Assim, é de se concordar com o posicionamento acima transcrito, uma vez que a igualdade e a inclusão são compostas pela integração e acessibilidade dos entes sociais.
No que tange a efetivação laboral, registra-se a importante normatização abalizada pelo Estatuto da Pessoa com Deficiência, regulado pela Lei nº 13.146/2015, e que consagrou o emprego como um valor basilar e de igualdade que deve ser tutelado e efetivado na sociedade.
Portanto, veda-se a restrição ao trabalho da pessoa com deficiência e qualquer discriminação em razão de sua condição, inclusive nas etapas de recrutamento, seleção, contratação, admissão, exames admissional e periódico, permanência no emprego, ascensão profissional e reabilitação profissional, bem como exigência de aptidão plena. Tal feito é um grande elemento de efetivação da igualdade e respeito aos direitos fundamentais da pessoa com deficiência.
Neste esteio, mostra-se o papel das políticas públicas, que possuem a finalidade primordial promover e garantir condições de acesso e de permanência da pessoa com deficiência no campo de trabalho, num mundo cada vez mais desigual.

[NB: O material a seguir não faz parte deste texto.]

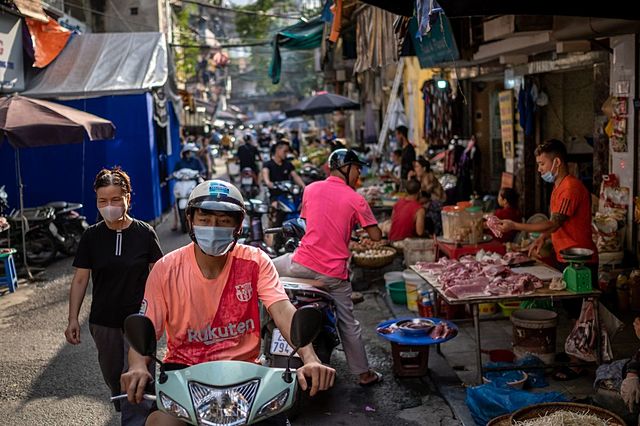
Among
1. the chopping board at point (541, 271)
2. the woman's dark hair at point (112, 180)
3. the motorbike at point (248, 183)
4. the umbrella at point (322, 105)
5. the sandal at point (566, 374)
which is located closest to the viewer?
the woman's dark hair at point (112, 180)

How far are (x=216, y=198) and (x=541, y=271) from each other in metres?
4.44

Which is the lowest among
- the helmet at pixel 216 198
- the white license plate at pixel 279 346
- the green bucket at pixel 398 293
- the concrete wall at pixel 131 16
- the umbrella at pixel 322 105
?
the green bucket at pixel 398 293

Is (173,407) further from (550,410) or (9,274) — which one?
(9,274)

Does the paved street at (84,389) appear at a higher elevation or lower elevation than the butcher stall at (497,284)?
lower

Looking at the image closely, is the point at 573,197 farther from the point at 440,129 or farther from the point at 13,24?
the point at 13,24

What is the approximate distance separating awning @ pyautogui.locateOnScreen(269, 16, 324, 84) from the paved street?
23.1 feet

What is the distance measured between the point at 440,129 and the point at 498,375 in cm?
1071

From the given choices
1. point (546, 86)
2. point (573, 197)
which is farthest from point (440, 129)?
point (573, 197)

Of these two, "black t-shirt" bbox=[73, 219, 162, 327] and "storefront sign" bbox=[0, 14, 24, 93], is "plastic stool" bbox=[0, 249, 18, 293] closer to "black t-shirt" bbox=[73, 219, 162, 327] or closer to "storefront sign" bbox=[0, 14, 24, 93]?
"storefront sign" bbox=[0, 14, 24, 93]

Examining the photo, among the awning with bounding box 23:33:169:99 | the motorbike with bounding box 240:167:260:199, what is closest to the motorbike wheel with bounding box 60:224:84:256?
the awning with bounding box 23:33:169:99

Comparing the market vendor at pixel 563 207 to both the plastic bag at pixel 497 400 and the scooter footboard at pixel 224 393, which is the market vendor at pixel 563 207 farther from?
the scooter footboard at pixel 224 393

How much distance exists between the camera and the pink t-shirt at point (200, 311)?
3650mm

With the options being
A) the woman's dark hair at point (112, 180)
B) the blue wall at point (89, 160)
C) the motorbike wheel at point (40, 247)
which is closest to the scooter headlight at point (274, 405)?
the woman's dark hair at point (112, 180)

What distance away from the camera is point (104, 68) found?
56.7 feet
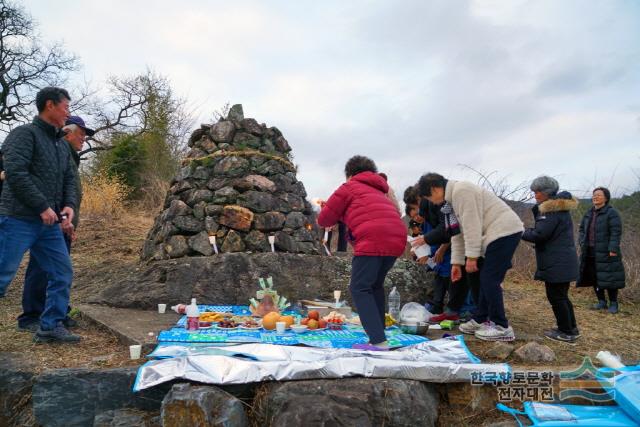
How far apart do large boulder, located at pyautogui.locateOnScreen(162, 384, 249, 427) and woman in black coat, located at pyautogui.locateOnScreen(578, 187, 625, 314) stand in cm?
560

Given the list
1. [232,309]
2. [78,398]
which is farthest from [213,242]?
[78,398]

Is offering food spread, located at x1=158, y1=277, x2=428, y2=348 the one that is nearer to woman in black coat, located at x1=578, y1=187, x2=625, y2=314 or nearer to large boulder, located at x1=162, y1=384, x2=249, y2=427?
large boulder, located at x1=162, y1=384, x2=249, y2=427

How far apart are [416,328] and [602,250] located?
3.62 meters

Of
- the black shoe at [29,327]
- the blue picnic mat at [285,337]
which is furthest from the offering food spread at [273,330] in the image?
the black shoe at [29,327]

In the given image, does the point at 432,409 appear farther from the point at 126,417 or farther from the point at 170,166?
the point at 170,166

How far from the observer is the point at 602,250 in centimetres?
647

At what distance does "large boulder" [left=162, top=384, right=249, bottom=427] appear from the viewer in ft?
8.82

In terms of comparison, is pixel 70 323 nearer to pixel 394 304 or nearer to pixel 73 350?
pixel 73 350

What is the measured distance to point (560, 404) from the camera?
3000mm

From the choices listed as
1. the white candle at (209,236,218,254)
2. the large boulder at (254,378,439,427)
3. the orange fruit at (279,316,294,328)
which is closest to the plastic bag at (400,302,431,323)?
the orange fruit at (279,316,294,328)

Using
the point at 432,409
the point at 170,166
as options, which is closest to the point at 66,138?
the point at 432,409

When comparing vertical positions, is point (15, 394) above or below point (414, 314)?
below

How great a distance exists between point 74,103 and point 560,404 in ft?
74.7

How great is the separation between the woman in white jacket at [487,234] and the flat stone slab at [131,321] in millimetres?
2635
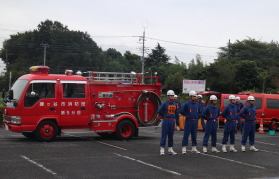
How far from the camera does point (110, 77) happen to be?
16781mm

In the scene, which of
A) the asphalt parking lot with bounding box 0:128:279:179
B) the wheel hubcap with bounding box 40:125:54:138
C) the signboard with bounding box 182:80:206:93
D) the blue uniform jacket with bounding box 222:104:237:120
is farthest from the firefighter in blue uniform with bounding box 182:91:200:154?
the signboard with bounding box 182:80:206:93

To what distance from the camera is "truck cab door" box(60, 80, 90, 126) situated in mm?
15141

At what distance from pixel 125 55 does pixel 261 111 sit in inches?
2838

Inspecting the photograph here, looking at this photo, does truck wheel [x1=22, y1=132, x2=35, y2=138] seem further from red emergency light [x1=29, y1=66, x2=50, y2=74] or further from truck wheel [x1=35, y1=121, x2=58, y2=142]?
red emergency light [x1=29, y1=66, x2=50, y2=74]

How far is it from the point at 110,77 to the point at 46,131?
3664 mm

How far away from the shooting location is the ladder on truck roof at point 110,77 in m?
16.4

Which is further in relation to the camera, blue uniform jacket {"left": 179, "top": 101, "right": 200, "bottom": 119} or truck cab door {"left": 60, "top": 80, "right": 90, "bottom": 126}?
truck cab door {"left": 60, "top": 80, "right": 90, "bottom": 126}

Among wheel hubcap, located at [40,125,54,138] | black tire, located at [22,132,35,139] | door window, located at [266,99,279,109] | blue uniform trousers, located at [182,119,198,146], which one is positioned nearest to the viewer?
blue uniform trousers, located at [182,119,198,146]

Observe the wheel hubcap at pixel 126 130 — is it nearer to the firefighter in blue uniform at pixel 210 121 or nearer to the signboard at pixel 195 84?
the firefighter in blue uniform at pixel 210 121

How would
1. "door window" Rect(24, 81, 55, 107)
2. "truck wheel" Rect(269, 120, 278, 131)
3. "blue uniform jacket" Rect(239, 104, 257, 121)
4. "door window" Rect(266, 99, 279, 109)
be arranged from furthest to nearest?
"door window" Rect(266, 99, 279, 109) → "truck wheel" Rect(269, 120, 278, 131) → "door window" Rect(24, 81, 55, 107) → "blue uniform jacket" Rect(239, 104, 257, 121)

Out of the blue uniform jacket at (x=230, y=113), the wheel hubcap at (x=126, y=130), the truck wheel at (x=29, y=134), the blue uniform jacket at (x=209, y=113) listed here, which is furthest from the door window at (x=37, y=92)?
the blue uniform jacket at (x=230, y=113)

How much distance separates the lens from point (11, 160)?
10633mm

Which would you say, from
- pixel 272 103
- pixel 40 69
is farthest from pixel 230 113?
pixel 272 103

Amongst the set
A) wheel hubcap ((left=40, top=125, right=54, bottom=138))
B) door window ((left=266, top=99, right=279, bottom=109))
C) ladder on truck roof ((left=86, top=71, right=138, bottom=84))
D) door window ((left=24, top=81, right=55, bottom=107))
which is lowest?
wheel hubcap ((left=40, top=125, right=54, bottom=138))
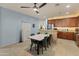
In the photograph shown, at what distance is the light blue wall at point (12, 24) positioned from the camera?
7.24ft

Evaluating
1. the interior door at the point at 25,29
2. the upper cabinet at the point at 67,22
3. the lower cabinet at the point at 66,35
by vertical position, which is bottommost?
the lower cabinet at the point at 66,35

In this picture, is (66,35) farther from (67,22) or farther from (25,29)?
(25,29)

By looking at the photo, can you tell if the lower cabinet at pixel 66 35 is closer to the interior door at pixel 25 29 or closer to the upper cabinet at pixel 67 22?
the upper cabinet at pixel 67 22

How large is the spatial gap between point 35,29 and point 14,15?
26.5 inches

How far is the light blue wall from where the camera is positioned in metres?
2.21

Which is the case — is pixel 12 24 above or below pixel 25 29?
above

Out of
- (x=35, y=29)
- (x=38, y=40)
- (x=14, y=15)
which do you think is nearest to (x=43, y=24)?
(x=35, y=29)

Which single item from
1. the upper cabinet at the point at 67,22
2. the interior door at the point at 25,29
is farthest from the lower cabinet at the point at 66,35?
the interior door at the point at 25,29

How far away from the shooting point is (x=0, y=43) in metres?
2.12

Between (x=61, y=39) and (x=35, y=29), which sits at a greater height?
(x=35, y=29)

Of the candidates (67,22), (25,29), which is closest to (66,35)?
(67,22)

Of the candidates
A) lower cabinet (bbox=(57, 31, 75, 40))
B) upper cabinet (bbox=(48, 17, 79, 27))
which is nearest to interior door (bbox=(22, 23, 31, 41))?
upper cabinet (bbox=(48, 17, 79, 27))

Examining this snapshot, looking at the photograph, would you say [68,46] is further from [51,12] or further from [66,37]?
[51,12]

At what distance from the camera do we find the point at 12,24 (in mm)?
2443
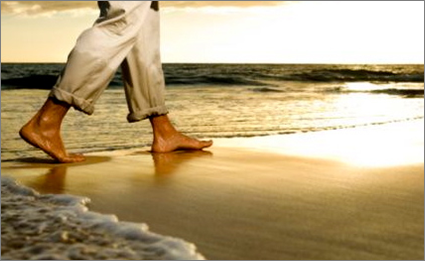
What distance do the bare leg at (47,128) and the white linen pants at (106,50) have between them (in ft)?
0.18

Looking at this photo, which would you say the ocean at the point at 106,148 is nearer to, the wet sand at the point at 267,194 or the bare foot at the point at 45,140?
the wet sand at the point at 267,194

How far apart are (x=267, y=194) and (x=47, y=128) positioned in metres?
1.07

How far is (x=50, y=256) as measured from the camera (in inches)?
56.7

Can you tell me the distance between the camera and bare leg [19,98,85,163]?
271cm

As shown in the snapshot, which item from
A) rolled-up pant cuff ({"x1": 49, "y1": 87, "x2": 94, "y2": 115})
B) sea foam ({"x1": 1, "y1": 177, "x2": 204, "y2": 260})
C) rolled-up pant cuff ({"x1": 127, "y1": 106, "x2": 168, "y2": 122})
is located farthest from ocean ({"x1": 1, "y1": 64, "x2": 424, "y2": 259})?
rolled-up pant cuff ({"x1": 127, "y1": 106, "x2": 168, "y2": 122})

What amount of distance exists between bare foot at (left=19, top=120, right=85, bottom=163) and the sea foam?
74 centimetres

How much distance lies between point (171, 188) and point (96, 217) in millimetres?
470

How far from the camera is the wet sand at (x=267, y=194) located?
1.55m

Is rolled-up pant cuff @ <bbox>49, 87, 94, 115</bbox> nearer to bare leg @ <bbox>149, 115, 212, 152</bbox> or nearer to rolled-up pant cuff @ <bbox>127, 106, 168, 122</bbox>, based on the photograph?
rolled-up pant cuff @ <bbox>127, 106, 168, 122</bbox>

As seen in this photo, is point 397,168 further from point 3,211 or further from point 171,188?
point 3,211

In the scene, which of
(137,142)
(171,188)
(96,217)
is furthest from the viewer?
(137,142)

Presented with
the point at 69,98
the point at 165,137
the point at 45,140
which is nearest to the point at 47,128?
the point at 45,140

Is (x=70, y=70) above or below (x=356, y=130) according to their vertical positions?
above

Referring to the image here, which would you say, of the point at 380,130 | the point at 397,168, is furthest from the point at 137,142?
the point at 397,168
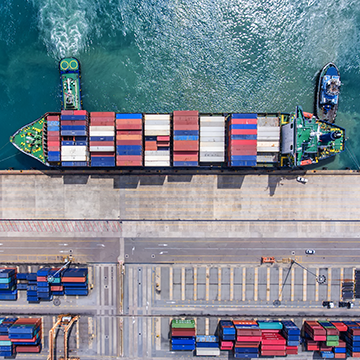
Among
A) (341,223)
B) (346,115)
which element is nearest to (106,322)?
(341,223)

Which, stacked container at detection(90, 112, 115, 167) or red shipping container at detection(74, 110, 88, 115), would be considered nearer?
red shipping container at detection(74, 110, 88, 115)

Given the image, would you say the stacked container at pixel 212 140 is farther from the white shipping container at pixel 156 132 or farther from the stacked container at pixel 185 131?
the white shipping container at pixel 156 132

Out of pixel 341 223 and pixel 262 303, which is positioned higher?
pixel 341 223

Qualquer prática discriminatória deve ser vedada e inibida no Estado Democrático de Direito, de modo que as ofensas são passíveis de punições penais e cíveis, esta última de cunho indenizatório e reparatório.
Por fim, mostra-se que efetivar a pessoa com deficiência no mercado de trabalho é a ação afirmativa fundamental para a consagração dos direitos basilares, de modo que demonstra uma mudança cultural e democrática da sociedade em face da igualdade.